Macro table_enum

Source
table_enum!() { /* proc-macro */ }
Expand description

Creates a table-like enum.

§Example:

use table_enum::table_enum;

table_enum! {
    enum BinaryOp(text: &'static str, precedence: i32, right_assoc: bool) {
        Add("+", 10, false),
        Sub("-", 10, false),
        Mul("*", 20, false),
        Div("/", 20, false),
        Pow("**", 30, true),
        ...
    }
}

fn example() {
  println!("{}", BinaryOp.Add.text());
}

There are three convenience attributes that can be added for each field:

use table_enum::table_enum;

table_enum! {
    enum BinaryOp(#[constructor] text: &'static str, #[option] precedence: i32, #[default] right_assoc: bool) {
        Add("+", _, _),
        Sub("-", _, _),
        Mul("*", 20, _),
        Div("/", 20, _),
        Pow("**", 30, true),
        ...
    }
}

The #[option] convenience attribute lets you write the values directly but wraps them implicitly into Some(value). If instead of a value you write _, it becomes None. The return type when you invoke that field’s getter is also changed to Option<FieldType>.

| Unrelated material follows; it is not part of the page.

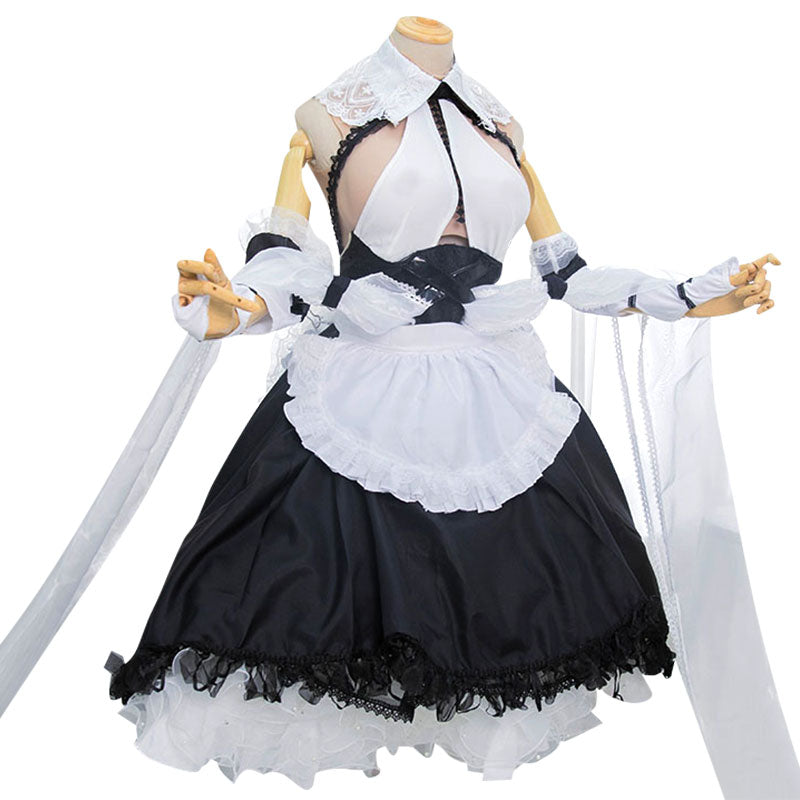 Azur Lane Charybdis Maid Cosplay Costume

The #[default] field works the same way but instead of an Option type, _ maps to Default::default(). Because Default::default() is not const fn, neither is the generated function.

The #[constructor] attribute allows generation of the constructor (called new) that takes a value of the field’s type and returns Option No more than one field can have this attribute. All values of this field must be different.